Funny, that passionate voice, all of a sudden… and that now-legendary dimple, scooped out of her doughy face, as if by a teaspoon…
“Why?”
“Because Indochine are my whole life… My whole life. Tonight, I listened to them again before coming over here. They’re the ones who gave me the strength to come and see you.”
“Right. And supposing I don’t know who Indochine are?”
She looks at me like I’ve just said I don’t know who Barack Obamette is. I suggest: “Are they a boy band?”
“No! No, they’re a rock group, they… You really don’t know? They’re… they’re the best band in the whole history of the world!” She starts singing: “
And three nights every week, it’s her skin against my skin… No?”
“No, sorry.
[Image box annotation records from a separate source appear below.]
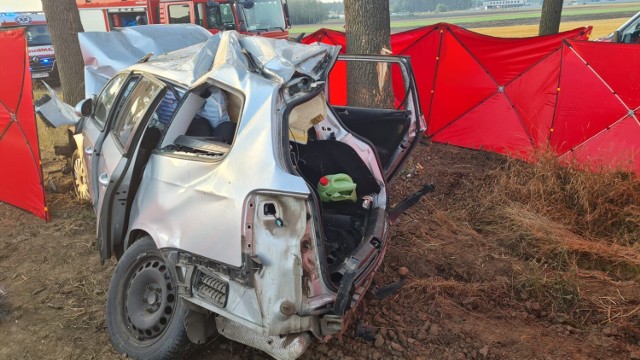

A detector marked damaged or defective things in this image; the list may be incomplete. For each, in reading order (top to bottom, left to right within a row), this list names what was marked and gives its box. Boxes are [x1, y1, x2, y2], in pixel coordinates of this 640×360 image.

crumpled hood [79, 24, 340, 97]
crushed car roof [80, 23, 340, 97]
severely damaged car [62, 25, 428, 360]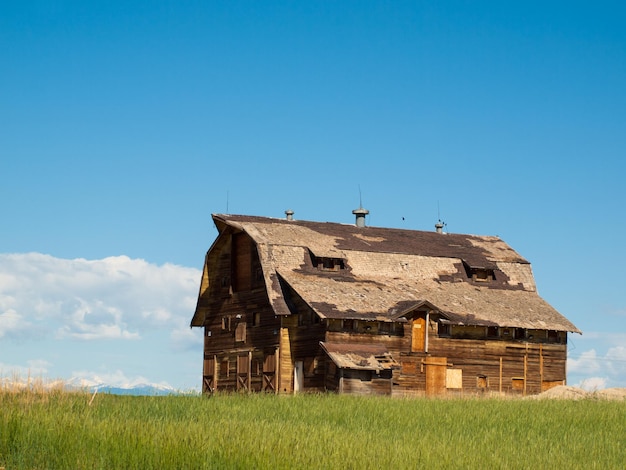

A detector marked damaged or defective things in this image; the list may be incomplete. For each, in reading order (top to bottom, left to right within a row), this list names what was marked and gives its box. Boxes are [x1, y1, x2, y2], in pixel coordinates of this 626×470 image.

damaged shingle roof [211, 215, 580, 332]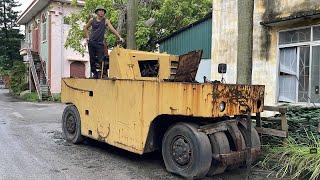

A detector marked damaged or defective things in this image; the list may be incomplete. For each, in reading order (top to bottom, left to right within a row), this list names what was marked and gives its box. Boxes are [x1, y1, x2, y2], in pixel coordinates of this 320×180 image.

rust patch on metal [172, 50, 202, 82]
rusty road roller body [61, 46, 264, 179]
rusty engine cover [211, 84, 264, 116]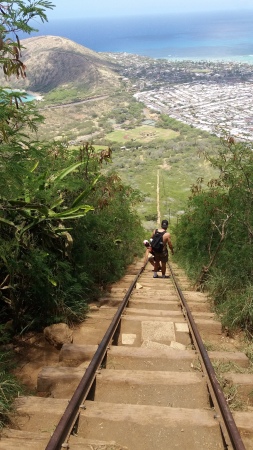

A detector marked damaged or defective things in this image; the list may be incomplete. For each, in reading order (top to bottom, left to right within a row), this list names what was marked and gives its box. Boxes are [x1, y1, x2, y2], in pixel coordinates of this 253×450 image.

rusty metal rail [45, 264, 146, 450]
rusty metal rail [45, 260, 245, 450]
rusty metal rail [169, 262, 246, 448]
My mother doesn’t listen to music and Philippe Dumont doesn’t either, and I only listen to… well, not much, really.”
I don’t have a musical ear. My ears are too small, ugly and complicated to catch melodies—I think that, in order to enjoy music, you must need very long sideburns that flap in the wind and funnel notes all the way down a vast, oyster-shaped ear.
“Who’s Philippe Dumont?”
“A makeshift father and a synthetic husband; a hand- some man with greying temples, well known to the local middle class, and fond of trips to Venice, from which he comes back with Murano vases that look like multicoloured glass vomit.”
I point at one of them on the windowsill, which currently hosts a long arum lily sticking out its tongue. “Cool,” says Astrid, unconvinced. “But tell me, Mireille, what did you do, the first time you won the Pig Pageant?
Did you close your Facebook account?”
“God no! Are you crazy? I just ordered a Hawaiian pizza, which I ate while reading Kafka’s
Metamorphosis because we had a test on it the next day.”
That’s a lie; I’m not the kind to leave book-reading to the night before a test. But I can’t tell poor Astrid the truth, which is that, that night, three years ago, after discovering I’d been awarded the gold medal in the Pig Pageant, I ate a Hawaiian pizza topped with tears and snot, and spent three hours watching videos of cats riding Roombas on YouTube.